§ **Document section**
begin

The possibilities to create statistical data out of the data set are quite wide ranged. Instead of querying the database directly via SQL, users may use smbtaquery. It is specialized on the setup of the database,and runs a lot of preconfigured queries to produce statistical and informational data. smbtaquery is utilizing a simplified language to operate on the users whish, translates the commands into SQL, and connects to the smbtad program to run the SQL query. The result is then printed out.

Requirements

smbtaquery produces XML to represent it’s results. To convert the XML data to the desired output format, the xsltproc XSL processor is being used, and smbtaquery expects it on the system in /usr/bin/xsltproc. xsltproc is part of the libxslt package ( http://xmlsoft.org/XSLT/ ).

smbtaquery comes with stylesheets telling the xsltproc program how to translate the XML raw data to other formats. It is expecting these stylesheets in the directory /usr/share/smbtatools/.

end

§ **Data**
begin

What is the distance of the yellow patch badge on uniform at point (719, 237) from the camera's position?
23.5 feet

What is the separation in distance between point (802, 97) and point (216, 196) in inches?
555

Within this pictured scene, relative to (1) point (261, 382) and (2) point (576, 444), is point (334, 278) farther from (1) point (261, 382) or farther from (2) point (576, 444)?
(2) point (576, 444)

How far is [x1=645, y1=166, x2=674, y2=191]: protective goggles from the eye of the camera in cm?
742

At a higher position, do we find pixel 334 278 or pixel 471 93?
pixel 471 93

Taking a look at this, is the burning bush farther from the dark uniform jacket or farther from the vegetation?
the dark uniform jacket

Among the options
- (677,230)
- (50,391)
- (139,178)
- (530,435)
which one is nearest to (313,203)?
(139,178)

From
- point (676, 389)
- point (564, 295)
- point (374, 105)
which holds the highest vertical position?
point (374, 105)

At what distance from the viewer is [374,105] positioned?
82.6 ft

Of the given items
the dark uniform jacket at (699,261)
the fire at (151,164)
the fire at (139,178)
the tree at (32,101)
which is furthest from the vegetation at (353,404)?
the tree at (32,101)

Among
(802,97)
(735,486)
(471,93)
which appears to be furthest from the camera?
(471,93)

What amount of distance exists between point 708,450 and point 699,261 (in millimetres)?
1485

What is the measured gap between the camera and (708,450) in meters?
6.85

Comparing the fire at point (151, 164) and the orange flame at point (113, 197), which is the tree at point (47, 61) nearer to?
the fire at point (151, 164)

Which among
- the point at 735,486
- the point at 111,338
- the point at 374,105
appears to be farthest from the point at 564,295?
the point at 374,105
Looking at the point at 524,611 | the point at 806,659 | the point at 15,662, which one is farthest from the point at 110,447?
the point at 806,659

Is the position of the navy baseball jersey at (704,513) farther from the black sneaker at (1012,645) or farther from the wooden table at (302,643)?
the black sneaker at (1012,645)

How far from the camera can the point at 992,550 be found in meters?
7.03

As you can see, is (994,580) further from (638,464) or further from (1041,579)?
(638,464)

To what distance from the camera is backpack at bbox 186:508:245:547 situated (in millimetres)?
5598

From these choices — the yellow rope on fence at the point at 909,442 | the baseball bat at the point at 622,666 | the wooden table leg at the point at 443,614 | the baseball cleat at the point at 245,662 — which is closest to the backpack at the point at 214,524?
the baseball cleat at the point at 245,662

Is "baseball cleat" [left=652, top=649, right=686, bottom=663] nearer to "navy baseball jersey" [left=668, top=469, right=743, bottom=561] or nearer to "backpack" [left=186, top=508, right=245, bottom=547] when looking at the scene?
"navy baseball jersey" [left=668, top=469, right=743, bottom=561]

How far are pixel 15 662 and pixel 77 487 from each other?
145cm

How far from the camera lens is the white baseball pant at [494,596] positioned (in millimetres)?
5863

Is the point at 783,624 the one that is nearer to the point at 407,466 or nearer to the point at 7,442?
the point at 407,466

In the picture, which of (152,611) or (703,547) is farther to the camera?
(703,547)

end

§ **Requirements**
1. Pull out each line of the entries that contains the string "left".
2. Carry the smbtaquery passage forward from its last sentence.

§ **The replies**
1.
Is "baseball cleat" [left=652, top=649, right=686, bottom=663] nearer to "navy baseball jersey" [left=668, top=469, right=743, bottom=561] or nearer to "backpack" [left=186, top=508, right=245, bottom=547] when looking at the scene?
"navy baseball jersey" [left=668, top=469, right=743, bottom=561]

2.
Tip: If the stylesheets are installed at a different place, set the SMBTATOOLS_DATA_PATH environment variable to the path where the stylesheets reside:
 export SMBTATOOLS_DATA_PATH=$YOUR/$PATH/$TO/$THE/$DATA
Tip: If the location of the xsltproc program is different from /usr/bin/, you can tell smbtaquery by setting the SMBTATOOLS_XSLTPROC_PATH environment variable, such as:
 export SMBTATOOLS_XSLTPROC_PATH=$YOUR/$PATH/$TO/$XSLTPROC
Tip: If you don’t intend to use the xsltproc program, don’t have it available, or want to use a different XSL processor, you can generate raw xml output by calling smbtaquery with the -x $FILE option. The resulting XML output will be written to $FILE. It can then be processed by a different XSL processor.

smbtaquery command line arguments

If smbtaquery is called without enough arguments or wrong arguments, it’ll bring it’s list of available command line options as a reaction:

holger@linux-lm9n:~/Dev/smbtatools/run> ./smbtaquery
ERROR: not enough arguments.

smbtaquery version 1.2.3-devel
(C)opyright 2011 by Benjamin Brunner
(C)opyright 2011 by Michael Haefner
(C)opyright 2011 by Holger Hetterich
License GPLv3+: GNU GPL version 3 or later <http://gnu.org/licenses/gpl.html>

-M      --dbdriver <str>        Set the libDBI database driver to use.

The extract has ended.